This post is a part of a series featuring members of our developer community. Stay tuned to our developer blog for more featured developers and other news about developing for the Myo armband!
Run off in all directions and let the music work for you. Using Myo gyroscope data, a hackathon team worked on an application to determine whether the user is standing, walking or running to select tracks to play from a user’s playlist. We sat down with the team to hear more about their project.
Tell us about your hackathon team.
We’re students from the University of Waterloo in Ontario, Canada. Asad is a mechanical engineering student and Alya, D.Z., and I (Steven) are computer science students. We met at Waterloo Hacks 2016 and quickly realized that we had same interest in wearable technologies.

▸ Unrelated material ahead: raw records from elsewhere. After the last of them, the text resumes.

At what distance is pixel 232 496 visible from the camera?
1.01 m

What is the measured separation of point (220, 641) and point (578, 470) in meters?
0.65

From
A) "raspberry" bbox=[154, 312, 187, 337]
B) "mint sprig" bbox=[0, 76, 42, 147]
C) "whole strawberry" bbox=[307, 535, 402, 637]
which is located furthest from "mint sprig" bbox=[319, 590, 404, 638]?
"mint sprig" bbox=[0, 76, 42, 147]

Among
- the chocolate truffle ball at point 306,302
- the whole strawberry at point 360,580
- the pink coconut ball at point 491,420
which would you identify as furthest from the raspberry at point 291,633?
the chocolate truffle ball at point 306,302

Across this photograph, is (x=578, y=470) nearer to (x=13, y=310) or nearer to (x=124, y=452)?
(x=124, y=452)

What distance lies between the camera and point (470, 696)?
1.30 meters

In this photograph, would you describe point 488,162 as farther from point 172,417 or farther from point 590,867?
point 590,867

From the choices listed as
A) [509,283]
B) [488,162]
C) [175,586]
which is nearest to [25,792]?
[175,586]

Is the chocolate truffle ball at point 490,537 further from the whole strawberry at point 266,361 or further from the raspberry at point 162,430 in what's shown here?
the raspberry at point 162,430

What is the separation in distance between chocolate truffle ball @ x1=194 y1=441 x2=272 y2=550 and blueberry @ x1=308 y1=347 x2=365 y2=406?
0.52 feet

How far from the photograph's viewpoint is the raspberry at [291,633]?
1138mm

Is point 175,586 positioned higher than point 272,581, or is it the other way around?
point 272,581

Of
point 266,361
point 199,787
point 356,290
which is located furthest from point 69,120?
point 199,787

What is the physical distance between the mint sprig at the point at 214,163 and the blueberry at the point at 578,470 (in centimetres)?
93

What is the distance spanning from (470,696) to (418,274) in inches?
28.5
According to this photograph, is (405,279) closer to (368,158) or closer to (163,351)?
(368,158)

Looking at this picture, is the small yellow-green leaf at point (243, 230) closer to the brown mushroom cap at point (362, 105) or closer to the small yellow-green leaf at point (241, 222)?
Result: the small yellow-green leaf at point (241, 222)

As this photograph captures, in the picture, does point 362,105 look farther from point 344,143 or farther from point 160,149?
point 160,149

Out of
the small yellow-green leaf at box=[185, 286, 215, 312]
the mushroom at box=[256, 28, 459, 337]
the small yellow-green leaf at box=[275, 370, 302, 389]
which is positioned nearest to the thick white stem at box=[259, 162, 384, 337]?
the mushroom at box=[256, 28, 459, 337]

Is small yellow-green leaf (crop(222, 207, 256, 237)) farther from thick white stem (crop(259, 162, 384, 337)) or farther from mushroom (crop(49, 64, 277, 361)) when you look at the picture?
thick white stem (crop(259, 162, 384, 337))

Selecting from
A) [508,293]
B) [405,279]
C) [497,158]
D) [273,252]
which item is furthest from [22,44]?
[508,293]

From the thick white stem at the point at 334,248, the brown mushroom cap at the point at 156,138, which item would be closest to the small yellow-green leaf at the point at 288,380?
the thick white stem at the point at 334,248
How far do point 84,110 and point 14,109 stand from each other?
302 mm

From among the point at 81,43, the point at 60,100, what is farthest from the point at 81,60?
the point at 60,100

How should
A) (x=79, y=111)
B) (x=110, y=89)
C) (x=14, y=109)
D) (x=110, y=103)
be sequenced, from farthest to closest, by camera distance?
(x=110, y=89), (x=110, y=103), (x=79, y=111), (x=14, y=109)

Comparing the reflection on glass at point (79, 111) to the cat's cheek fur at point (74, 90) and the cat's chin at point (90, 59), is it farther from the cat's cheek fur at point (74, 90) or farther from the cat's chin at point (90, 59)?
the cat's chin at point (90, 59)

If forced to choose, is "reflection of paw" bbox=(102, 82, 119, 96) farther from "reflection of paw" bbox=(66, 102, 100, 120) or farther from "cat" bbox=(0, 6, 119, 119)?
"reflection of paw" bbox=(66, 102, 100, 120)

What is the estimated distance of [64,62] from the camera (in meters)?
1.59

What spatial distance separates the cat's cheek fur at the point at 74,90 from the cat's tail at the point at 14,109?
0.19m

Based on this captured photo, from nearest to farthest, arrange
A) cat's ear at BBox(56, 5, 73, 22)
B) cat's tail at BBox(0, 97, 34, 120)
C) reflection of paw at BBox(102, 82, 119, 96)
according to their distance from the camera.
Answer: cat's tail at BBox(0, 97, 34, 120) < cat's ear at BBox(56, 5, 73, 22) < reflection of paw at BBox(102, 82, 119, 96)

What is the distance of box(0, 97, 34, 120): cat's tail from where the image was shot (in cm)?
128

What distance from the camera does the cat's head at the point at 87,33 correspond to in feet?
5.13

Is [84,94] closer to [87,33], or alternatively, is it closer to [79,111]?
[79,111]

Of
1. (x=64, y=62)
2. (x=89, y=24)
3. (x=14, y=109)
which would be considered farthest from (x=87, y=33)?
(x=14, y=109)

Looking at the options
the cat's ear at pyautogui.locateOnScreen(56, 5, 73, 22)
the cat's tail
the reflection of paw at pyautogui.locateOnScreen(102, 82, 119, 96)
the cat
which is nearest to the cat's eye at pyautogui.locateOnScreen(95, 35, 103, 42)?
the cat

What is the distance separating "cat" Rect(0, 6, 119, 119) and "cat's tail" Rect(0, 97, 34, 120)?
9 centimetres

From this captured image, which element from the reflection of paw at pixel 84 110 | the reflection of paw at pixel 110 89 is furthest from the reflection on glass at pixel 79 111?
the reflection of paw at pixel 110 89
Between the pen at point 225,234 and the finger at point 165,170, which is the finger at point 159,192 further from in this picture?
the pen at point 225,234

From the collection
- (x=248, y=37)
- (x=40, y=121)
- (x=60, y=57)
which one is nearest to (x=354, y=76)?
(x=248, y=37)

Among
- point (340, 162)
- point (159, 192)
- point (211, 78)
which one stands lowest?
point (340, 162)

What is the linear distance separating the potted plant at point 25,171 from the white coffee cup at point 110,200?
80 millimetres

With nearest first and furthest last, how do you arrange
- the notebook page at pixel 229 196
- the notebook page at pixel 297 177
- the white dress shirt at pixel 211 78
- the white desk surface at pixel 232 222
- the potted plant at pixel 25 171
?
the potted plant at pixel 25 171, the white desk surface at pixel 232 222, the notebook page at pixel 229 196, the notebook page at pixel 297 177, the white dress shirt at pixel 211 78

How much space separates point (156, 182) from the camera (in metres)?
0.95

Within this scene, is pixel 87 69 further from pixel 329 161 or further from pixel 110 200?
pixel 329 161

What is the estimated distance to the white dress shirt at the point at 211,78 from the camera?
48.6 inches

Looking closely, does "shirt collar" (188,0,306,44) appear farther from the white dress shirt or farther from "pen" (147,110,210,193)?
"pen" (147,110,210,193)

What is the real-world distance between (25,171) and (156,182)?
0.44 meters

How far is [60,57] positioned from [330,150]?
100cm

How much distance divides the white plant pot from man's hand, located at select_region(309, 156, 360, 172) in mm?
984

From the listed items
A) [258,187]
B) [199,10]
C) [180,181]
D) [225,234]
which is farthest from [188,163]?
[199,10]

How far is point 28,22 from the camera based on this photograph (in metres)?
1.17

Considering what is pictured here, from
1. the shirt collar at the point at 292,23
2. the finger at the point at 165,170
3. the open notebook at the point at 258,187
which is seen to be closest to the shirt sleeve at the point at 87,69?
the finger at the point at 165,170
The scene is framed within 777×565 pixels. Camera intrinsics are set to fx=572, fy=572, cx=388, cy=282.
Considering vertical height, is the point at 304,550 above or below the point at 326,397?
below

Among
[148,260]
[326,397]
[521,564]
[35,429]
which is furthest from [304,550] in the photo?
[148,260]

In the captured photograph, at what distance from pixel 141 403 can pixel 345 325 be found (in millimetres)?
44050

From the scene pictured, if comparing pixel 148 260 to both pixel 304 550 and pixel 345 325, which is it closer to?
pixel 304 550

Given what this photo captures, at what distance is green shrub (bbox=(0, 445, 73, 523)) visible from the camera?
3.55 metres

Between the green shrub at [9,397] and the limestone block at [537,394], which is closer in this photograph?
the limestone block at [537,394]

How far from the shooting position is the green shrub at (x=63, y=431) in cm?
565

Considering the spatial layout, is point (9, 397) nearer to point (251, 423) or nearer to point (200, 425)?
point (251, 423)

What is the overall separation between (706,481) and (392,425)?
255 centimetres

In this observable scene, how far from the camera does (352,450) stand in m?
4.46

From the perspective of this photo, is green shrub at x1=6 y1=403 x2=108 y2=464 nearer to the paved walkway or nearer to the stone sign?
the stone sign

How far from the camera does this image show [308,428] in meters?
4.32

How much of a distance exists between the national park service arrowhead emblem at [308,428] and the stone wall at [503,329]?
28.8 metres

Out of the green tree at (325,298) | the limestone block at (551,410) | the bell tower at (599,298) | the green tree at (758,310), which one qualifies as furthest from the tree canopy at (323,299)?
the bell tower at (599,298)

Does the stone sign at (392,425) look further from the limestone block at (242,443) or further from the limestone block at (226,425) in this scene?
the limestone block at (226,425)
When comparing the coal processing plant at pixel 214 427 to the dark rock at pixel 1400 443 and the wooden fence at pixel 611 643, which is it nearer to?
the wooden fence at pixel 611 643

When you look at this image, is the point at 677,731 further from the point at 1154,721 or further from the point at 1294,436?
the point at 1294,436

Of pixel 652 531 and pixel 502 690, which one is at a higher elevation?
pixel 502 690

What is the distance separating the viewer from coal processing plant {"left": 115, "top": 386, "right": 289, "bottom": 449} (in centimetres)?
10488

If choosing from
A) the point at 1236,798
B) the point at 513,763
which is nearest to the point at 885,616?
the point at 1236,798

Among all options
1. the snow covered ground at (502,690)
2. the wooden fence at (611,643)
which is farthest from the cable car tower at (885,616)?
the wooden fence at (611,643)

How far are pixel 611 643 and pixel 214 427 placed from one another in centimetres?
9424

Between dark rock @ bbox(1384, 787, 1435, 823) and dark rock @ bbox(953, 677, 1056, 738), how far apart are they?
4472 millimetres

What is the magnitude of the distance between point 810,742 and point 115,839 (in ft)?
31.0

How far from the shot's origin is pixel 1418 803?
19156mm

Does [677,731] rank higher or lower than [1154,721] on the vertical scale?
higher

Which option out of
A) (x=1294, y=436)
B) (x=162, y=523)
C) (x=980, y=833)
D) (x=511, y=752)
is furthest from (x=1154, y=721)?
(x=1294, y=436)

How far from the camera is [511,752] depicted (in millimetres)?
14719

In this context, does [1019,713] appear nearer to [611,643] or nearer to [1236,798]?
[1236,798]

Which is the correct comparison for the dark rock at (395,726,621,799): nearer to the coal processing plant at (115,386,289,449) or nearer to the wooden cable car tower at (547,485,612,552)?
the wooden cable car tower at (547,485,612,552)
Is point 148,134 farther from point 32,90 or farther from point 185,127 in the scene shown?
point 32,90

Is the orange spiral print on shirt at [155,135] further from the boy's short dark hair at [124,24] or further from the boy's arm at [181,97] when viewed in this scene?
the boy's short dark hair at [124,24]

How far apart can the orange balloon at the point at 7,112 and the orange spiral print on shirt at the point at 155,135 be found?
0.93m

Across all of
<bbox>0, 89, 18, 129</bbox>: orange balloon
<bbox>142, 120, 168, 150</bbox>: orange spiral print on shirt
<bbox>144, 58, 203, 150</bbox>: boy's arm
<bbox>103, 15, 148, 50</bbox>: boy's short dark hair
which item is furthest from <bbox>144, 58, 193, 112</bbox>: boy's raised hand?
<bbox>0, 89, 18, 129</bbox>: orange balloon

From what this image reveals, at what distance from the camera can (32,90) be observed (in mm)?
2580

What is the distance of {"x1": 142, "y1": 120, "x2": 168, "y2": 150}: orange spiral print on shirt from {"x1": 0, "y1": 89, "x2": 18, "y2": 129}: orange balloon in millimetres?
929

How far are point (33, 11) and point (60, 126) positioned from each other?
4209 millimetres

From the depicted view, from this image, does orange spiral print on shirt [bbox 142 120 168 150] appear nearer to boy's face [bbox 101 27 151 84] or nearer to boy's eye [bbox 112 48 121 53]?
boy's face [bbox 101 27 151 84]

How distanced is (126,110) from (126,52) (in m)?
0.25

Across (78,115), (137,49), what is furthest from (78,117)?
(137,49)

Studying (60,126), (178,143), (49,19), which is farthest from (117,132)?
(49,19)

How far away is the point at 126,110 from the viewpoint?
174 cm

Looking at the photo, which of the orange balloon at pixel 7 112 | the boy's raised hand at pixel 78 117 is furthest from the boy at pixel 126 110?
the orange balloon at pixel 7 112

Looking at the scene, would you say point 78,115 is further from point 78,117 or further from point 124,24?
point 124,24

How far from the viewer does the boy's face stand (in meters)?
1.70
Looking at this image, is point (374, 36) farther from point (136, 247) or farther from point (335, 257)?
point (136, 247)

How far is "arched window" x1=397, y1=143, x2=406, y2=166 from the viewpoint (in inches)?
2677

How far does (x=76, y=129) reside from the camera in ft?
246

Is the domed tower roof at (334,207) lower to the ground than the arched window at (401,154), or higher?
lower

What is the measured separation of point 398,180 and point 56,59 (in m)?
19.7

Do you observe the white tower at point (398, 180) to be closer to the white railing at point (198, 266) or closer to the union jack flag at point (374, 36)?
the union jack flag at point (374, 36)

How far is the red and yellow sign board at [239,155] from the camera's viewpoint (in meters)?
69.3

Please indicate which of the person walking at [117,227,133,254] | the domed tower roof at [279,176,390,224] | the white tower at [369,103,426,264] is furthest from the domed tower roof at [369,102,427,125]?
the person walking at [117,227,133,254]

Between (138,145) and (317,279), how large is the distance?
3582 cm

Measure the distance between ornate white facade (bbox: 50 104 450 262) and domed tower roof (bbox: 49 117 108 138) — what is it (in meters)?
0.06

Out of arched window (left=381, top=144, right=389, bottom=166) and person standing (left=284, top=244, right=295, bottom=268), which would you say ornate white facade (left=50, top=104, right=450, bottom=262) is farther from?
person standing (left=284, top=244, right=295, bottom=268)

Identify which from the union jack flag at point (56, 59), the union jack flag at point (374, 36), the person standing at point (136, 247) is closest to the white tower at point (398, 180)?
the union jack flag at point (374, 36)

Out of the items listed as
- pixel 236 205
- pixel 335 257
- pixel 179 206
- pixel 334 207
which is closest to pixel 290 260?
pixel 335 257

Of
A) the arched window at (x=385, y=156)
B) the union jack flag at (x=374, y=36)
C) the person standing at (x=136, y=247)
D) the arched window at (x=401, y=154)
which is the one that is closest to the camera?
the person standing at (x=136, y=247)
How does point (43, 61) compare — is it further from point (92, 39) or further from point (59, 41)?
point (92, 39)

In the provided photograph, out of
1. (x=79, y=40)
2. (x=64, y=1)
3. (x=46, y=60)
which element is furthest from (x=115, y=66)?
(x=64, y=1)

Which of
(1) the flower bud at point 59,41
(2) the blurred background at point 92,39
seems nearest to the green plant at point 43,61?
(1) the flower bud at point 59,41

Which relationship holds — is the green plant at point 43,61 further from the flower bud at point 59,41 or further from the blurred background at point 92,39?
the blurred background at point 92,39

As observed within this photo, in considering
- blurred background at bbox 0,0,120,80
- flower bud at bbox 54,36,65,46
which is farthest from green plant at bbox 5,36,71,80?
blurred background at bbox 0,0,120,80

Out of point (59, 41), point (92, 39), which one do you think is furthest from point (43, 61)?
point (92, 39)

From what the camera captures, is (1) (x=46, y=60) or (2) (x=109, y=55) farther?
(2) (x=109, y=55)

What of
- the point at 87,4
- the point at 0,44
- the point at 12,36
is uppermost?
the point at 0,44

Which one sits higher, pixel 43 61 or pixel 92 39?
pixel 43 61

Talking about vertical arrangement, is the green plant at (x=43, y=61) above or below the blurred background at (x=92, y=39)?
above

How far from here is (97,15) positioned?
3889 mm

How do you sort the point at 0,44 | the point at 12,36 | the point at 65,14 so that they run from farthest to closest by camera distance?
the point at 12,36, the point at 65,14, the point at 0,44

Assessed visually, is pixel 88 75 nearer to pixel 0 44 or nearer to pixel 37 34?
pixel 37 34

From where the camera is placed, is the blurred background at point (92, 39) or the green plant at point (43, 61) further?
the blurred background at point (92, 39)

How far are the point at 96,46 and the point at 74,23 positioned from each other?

Why did you choose to hack with Myo?
We were looking for a device that could provide accelerometer and gyroscope data, so we would be able to extract information about the user’s gait. Among all the wearable choices provided in the hackathon, we found that the performance of Myo was the most stable and accurate. Myo also provides excellent SDK and documentation, so that getting started with our project was fairly straight forward.
iOS app that transmits Myo data to the web server
What was your inspiration behind building MyoMuse?
When I used to go jogging, I always liked to listen to music. I found that the rhythm of the song playing affected the way I ran, and even the duration with which I could run. The problem with listening to songs while running is that sometimes the song doesn’t match your pace, and you get side-tracked trying to change it. Our hack solves this problem by matching up songs with the speed of the user’s motion, based on the beats-per-minute data of the user’s playlist.
Ideally, this would help users exercise by streamlining the song-selection process, and promote a healthier lifestyle by improving the musical aspect of working out.
What challenges did you face? What are you most proud of?
One of the biggest challenges was to convert the raw gyroscope data in x, y, z axes to beats per minute in music. We discussed how gyroscope works in general, and conducted multiple experiments to see if we could find a pattern. By plotting graphs of z-axis data against time, we found the relationship between the peaks and troughs and the user’s movement. We then developed an algorithm to calculate the user’s gait information. We also had to identify and ignore the noise in the data, so that the music the app plays eventually doesn’t change too frequently.
What do you plan to do next?
Our data analysis for detecting the user’s gait and selecting songs was a bit crude due to time constraints, and we feel we could make it a lot more accurate and well calibrated. One approach would be to use the Myo’s gesture detection to let the user “train” the app unobtrusively, allowing them to skip songs they don’t want to hear at their current running speed with a simple hand gesture. This data could also be used to help shape song suggestions for other users.
What do you envision for the future of wearable tech?
I always see wearable technology as the next big thing in the industry. Wearing a piece of technology brings user interaction to a new level, since when you wear it, you directly feel it and interact with it. Some wearable technologies focus on outputting information, such as a smartwatch that displays notifications in time, while other technologies focus on inputting information, such as the Myo armband which analyzes and responds to user motion. I believe that in the future, wearable technologies are no longer expensive accessories, but important devices that are more capable, more affordable and that everyone needs. Wearing a piece of technology in the future would be as normal as carrying a smartphone today, except it would be smaller in size and bigger in power.